No le hacía mucha gracia recorrer Bosnia, una nación desgarrada por la guerra. Las fuerzas norteamericanas y de la OTAN encargadas de mantener la paz continuaban allí tratando de mantener el orden.

—Necesito conocer el décimo secreto de Medjugorje —contestó Clemente, su tono indicaba que la cuestión no admitía réplica—. Redacta una orden papal para los visionarios. Que te cuenten el mensaje a ti y a ningún otro. Sólo a ti.

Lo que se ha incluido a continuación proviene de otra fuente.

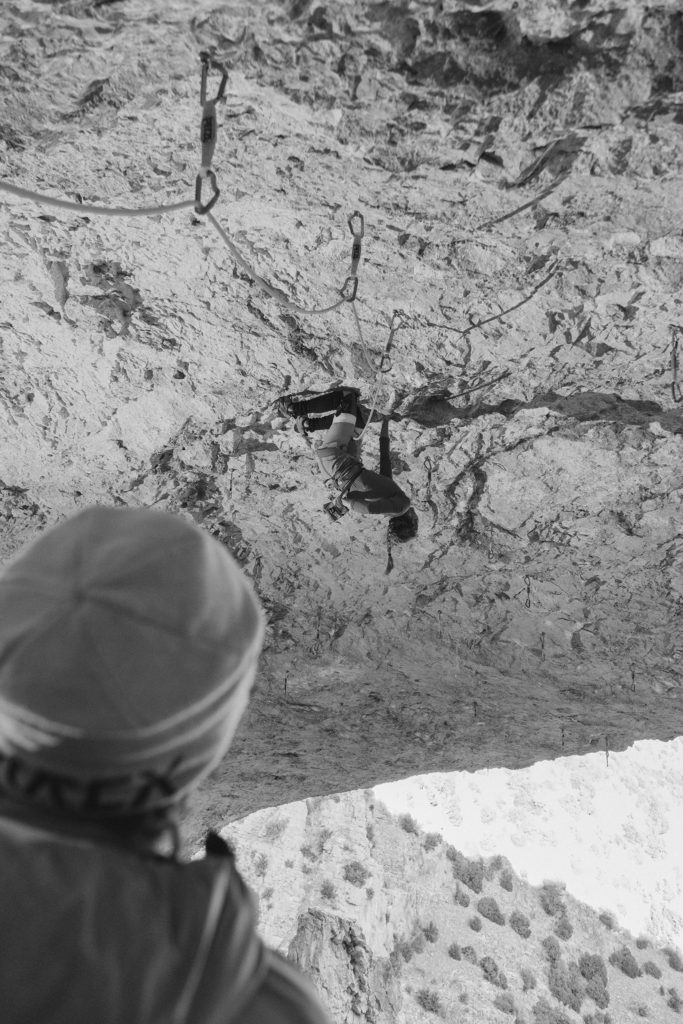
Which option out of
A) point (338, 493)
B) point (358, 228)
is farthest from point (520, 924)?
point (358, 228)

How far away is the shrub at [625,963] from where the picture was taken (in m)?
27.4

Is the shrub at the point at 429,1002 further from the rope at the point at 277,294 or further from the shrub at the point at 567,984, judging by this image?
the rope at the point at 277,294

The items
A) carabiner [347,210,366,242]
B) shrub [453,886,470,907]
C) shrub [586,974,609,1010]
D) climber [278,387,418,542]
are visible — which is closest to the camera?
carabiner [347,210,366,242]

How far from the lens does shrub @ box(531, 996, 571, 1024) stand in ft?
77.0

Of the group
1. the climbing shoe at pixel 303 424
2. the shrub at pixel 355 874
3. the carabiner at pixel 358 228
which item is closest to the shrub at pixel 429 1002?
the shrub at pixel 355 874

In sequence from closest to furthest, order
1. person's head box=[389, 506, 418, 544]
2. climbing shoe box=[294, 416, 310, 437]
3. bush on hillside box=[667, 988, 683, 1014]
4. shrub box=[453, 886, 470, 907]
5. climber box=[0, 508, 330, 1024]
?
climber box=[0, 508, 330, 1024]
climbing shoe box=[294, 416, 310, 437]
person's head box=[389, 506, 418, 544]
bush on hillside box=[667, 988, 683, 1014]
shrub box=[453, 886, 470, 907]

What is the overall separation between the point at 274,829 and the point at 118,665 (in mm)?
26292

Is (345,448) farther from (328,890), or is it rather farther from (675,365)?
(328,890)

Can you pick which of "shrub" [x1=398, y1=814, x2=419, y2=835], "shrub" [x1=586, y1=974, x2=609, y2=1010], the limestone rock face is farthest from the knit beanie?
"shrub" [x1=586, y1=974, x2=609, y2=1010]

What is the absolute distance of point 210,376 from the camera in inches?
179

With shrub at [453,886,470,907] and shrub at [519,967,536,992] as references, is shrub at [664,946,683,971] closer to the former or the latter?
shrub at [519,967,536,992]

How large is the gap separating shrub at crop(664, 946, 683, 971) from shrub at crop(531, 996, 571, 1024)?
7.98 meters

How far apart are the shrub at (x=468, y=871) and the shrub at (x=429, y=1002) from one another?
5.46m

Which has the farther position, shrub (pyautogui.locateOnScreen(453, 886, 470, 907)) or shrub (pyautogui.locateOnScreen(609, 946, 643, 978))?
shrub (pyautogui.locateOnScreen(609, 946, 643, 978))
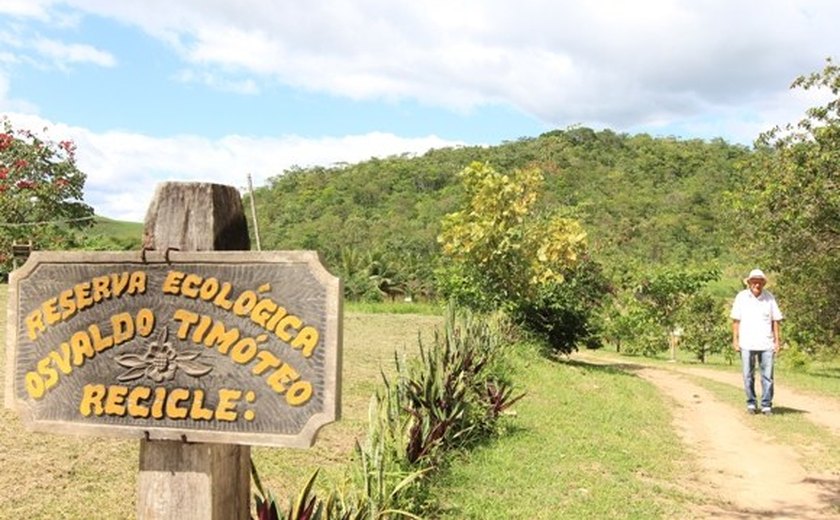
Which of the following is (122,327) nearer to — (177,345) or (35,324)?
(177,345)

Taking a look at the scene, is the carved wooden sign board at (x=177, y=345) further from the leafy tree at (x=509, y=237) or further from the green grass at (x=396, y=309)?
the green grass at (x=396, y=309)

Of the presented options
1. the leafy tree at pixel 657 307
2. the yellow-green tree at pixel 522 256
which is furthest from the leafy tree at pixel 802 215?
the leafy tree at pixel 657 307

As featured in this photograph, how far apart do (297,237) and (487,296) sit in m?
37.2

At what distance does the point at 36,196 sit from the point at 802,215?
2344cm

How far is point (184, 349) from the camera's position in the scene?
2.60 m

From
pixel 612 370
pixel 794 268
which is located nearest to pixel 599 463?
pixel 612 370

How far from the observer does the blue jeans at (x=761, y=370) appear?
8297mm

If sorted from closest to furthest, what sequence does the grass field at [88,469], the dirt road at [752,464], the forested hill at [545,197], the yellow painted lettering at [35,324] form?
the yellow painted lettering at [35,324] → the grass field at [88,469] → the dirt road at [752,464] → the forested hill at [545,197]

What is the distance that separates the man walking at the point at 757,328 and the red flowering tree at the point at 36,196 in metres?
21.5

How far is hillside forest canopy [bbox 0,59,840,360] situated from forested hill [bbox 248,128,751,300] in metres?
0.19

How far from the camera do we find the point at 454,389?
6.54m

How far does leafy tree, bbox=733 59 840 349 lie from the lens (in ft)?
46.9

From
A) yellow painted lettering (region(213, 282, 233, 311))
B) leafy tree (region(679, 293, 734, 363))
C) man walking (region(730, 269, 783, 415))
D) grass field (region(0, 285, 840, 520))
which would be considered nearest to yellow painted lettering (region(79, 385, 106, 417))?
yellow painted lettering (region(213, 282, 233, 311))

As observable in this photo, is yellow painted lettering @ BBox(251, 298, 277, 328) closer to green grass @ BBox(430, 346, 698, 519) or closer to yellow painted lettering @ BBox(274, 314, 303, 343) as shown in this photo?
yellow painted lettering @ BBox(274, 314, 303, 343)
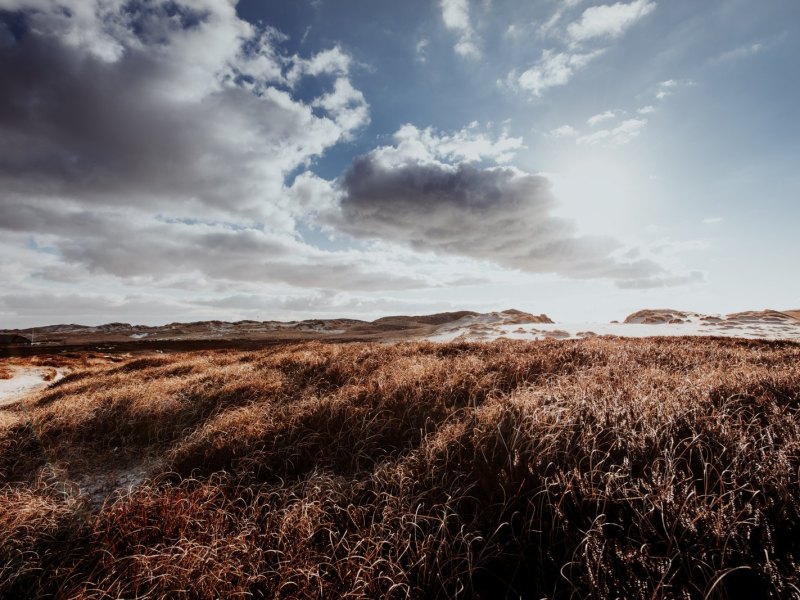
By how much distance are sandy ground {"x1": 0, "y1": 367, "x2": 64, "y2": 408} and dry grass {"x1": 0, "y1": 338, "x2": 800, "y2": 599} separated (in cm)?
1193

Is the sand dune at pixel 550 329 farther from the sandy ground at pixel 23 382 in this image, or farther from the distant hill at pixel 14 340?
the sandy ground at pixel 23 382

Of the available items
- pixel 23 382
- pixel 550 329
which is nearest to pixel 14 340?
pixel 23 382

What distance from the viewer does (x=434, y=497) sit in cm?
339

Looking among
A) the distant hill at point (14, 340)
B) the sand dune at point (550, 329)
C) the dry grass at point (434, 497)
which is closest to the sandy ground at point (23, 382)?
the dry grass at point (434, 497)

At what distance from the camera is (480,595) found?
2453 mm

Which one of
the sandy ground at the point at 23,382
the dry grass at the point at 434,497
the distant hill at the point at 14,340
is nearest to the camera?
the dry grass at the point at 434,497

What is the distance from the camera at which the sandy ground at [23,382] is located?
14.6 metres

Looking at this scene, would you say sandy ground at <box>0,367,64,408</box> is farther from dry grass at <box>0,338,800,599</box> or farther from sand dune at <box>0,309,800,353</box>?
sand dune at <box>0,309,800,353</box>

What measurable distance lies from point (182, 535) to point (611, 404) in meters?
4.78

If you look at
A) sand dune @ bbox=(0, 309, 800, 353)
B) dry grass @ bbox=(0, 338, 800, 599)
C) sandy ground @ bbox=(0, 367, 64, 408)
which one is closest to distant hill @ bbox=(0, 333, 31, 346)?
sand dune @ bbox=(0, 309, 800, 353)

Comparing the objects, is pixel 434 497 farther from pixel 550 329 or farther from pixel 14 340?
pixel 14 340

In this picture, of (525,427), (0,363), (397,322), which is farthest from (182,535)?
(397,322)

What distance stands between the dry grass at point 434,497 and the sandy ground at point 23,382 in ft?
39.1

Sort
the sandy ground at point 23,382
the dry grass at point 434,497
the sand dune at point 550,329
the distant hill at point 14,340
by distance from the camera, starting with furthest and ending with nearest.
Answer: the distant hill at point 14,340
the sand dune at point 550,329
the sandy ground at point 23,382
the dry grass at point 434,497
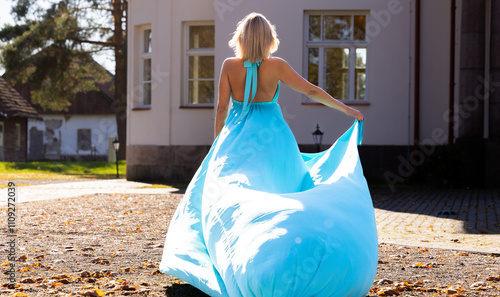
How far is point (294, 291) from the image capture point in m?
3.34

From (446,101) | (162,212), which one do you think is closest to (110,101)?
(446,101)

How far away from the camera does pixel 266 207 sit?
360 centimetres

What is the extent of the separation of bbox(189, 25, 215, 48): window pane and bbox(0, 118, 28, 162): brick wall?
78.4 feet

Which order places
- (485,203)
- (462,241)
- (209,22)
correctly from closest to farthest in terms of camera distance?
(462,241) → (485,203) → (209,22)

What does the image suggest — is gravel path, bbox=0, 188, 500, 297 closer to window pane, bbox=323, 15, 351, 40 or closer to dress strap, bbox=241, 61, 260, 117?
dress strap, bbox=241, 61, 260, 117

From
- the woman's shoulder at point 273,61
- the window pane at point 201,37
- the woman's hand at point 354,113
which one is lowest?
the woman's hand at point 354,113

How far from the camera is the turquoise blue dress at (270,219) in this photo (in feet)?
11.0

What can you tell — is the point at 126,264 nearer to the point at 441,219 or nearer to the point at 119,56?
the point at 441,219

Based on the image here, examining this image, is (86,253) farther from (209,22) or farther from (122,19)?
(122,19)

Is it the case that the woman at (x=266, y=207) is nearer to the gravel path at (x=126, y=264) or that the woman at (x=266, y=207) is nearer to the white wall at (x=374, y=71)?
the gravel path at (x=126, y=264)

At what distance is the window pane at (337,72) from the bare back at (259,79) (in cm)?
1038

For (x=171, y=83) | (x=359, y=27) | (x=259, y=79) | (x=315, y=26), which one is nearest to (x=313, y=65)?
(x=315, y=26)

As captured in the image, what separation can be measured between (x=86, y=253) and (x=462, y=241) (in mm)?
3663

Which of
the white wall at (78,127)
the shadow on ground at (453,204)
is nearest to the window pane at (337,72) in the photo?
the shadow on ground at (453,204)
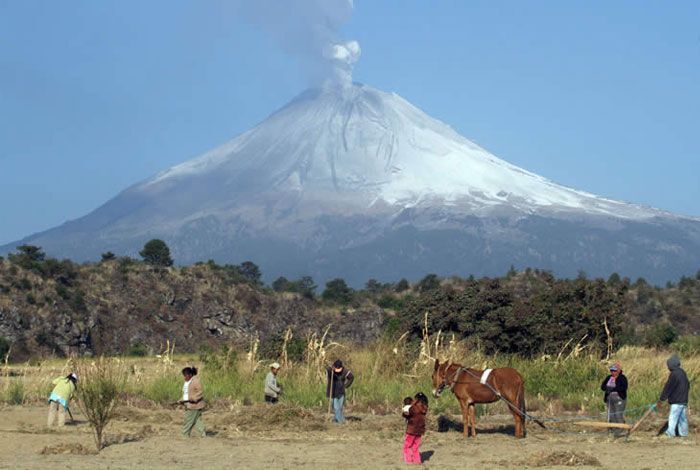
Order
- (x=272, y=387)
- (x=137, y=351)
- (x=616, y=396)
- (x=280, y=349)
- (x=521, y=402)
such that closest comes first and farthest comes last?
(x=521, y=402)
(x=616, y=396)
(x=272, y=387)
(x=280, y=349)
(x=137, y=351)

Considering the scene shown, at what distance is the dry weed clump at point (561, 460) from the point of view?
675 inches

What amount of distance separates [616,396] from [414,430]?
4.11m

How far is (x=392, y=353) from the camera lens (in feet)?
90.7

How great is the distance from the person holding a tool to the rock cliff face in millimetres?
31681

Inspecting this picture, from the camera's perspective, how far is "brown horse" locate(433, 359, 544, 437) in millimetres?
19703

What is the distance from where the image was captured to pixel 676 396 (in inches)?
774

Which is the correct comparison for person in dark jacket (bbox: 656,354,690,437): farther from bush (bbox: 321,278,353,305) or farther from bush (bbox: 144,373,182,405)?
bush (bbox: 321,278,353,305)

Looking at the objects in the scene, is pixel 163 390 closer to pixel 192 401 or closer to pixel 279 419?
pixel 279 419

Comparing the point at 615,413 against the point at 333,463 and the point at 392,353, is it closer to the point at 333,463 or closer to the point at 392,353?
the point at 333,463

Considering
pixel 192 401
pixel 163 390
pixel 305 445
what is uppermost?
pixel 163 390

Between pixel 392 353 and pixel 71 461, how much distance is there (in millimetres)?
11056

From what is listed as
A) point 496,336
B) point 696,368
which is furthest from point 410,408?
point 496,336

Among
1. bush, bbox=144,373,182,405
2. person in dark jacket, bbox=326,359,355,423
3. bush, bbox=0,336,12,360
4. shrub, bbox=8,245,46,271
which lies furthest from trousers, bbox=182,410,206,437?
shrub, bbox=8,245,46,271

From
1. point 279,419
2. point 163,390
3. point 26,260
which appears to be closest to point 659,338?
point 163,390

Le entraron ganas de decir algo, pero estaba demasiado cansado por el vuelo y el apretado programa del día anterior para enredarse en algo que sabía no conduciría a nada, de modo que se limitó a preguntar:

—¿Cuándo, Santo Padre?

Su viejo amigo pareció notar su fatiga.

—Dentro de unos días. Así llamará menos la atención. Y esto también queda entre nosotros.